A Iguatemi (IGTI11) registrou lucro líquido consolidado de R$ 135,1 milhões no segundo trimestre de 2026, uma queda de 35,4% em relação ao mesmo período de 2025. O resultado foi divulgado nesta terça-feira, mostrando um desempenho impactado por maiores despesas financeiras e menor receita.
Ebitda e receita em queda
O Ebitda (lucro antes de juros, impostos, depreciação e amortização) somou R$ 292,2 milhões, valor 33,2% inferior ao registrado no segundo trimestre do ano anterior. A receita líquida totalizou R$ 4,23 bilhões entre abril e junho, recuando 9,6% na comparação anual.
O fluxo de caixa proveniente das operações (FFO) atingiu R$ 172,2 milhões no trimestre, uma redução de 28,6% na base anual. A receita líquida específica do FFO caiu 1,1%, para R$ 393 milhões.
Impactos e perspectivas
A administradora de shoppings de alto padrão enfrenta um cenário de juros elevados, que pressiona o custo da dívida e reduz o consumo. A empresa não comentou os resultados, mas especialistas apontam que a queda reflete a desaceleração econômica e a maior seletividade do consumidor.
No acumulado do primeiro semestre, o lucro líquido da Iguatemi atingiu R$ 289,4 milhões, uma queda de 30,2% ante o mesmo período de 2025. O Ebitda semestral foi de R$ 608,7 milhões, 28,9% menor.
Análise setorial
O setor de shopping centers tem enfrentado desafios, com vendas mais fracas em categorias não essenciais. A Iguatemi, focada em empreendimentos de luxo, sente o impacto da redução do consumo de alto padrão.
Segundo analistas do mercado, a empresa deve manter uma política de gestão de custos rígida para preservar margens. A expectativa é de que a recuperação venha com a queda da Selic, prevista para o próximo ano.
Os números refletem um trimestre difícil, mas a companhia mantém sua posição de liderança no segmento de shoppings premium. Investidores devem acompanhar os próximos resultados para avaliar a trajetória de recuperação.
======
__ENUNCIADO 1__. Liste todos os intertítulos que dividem a notícia sobre os resultados da Iguatemi.
__ENUNCIADO 2__. Reproduza fielmente o trecho da notícia sobre os resultados da Iguatemi que vai de "Os números refletem" até "trajetória de recuperação.".

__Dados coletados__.
======
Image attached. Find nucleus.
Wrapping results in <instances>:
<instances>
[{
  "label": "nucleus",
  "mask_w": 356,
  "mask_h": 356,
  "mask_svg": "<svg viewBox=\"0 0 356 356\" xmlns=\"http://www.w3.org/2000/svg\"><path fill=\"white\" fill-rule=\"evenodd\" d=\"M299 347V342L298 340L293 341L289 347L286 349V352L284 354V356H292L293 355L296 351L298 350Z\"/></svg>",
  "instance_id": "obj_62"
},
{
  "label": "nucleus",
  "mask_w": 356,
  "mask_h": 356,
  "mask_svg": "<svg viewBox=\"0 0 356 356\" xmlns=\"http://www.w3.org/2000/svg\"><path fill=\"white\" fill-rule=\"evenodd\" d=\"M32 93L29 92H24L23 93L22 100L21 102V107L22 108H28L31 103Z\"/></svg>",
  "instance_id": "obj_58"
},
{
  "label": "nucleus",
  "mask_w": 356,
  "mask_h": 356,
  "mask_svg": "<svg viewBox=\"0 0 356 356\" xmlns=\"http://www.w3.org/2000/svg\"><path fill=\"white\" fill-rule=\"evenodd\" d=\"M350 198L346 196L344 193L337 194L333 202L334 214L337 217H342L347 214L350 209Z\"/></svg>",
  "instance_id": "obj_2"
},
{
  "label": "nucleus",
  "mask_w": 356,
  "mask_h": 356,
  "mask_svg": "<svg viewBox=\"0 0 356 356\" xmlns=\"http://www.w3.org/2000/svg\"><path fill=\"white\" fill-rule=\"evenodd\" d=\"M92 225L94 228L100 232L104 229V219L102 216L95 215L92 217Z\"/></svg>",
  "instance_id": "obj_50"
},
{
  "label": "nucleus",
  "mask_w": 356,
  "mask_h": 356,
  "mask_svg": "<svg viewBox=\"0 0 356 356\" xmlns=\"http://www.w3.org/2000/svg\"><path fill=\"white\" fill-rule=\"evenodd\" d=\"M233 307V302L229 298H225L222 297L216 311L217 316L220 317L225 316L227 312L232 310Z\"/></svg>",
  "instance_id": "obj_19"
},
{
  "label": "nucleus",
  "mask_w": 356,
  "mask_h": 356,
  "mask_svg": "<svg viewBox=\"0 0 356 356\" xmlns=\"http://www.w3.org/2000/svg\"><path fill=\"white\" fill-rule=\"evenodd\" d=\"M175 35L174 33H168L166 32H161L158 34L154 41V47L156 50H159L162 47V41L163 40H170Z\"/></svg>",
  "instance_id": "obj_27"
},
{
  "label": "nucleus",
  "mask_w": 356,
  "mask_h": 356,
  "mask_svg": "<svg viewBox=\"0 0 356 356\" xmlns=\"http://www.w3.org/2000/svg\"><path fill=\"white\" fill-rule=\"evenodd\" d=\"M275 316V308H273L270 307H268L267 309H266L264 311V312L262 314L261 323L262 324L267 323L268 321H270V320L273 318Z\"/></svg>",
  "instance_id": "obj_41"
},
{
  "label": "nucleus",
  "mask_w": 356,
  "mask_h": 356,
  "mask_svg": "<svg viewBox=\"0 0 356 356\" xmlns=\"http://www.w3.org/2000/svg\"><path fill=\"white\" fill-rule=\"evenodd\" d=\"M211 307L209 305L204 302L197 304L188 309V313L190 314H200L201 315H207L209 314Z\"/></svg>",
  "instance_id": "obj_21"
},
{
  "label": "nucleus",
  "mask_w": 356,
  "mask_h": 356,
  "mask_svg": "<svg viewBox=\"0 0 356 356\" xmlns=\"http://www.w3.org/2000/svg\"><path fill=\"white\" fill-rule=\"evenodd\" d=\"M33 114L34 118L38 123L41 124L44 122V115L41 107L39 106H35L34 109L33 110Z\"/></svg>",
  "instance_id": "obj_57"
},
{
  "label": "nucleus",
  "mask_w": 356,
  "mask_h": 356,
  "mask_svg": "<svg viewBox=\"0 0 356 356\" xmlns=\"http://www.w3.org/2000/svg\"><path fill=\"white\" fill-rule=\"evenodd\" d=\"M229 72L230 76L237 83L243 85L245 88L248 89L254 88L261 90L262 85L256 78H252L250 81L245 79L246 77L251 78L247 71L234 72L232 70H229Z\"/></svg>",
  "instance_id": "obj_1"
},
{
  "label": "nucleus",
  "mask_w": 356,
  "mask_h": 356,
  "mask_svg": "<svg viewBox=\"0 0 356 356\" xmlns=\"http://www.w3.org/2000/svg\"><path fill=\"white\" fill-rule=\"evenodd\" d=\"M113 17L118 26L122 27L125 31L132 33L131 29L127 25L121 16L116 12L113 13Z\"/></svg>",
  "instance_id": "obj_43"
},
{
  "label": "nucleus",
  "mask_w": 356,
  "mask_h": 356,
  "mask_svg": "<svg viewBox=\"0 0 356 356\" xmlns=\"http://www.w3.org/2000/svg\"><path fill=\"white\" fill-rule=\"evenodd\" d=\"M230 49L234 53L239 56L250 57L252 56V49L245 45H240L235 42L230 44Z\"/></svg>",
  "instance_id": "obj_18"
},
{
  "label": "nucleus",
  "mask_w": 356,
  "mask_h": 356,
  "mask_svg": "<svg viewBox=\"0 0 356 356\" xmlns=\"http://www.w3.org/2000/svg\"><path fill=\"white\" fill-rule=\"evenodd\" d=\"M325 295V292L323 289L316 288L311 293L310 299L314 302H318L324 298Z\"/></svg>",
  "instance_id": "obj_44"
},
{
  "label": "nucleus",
======
__RESOLUÇÃO 1__.
Ebitda e receita em queda
Impactos e perspectivas
Análise setorial

__RESOLUÇÃO 2__.
Os números refletem um trimestre difícil, mas a companhia mantém sua posição de liderança no segmento de shoppings premium. Investidores devem acompanhar os próximos resultados para avaliar a trajetória de recuperação.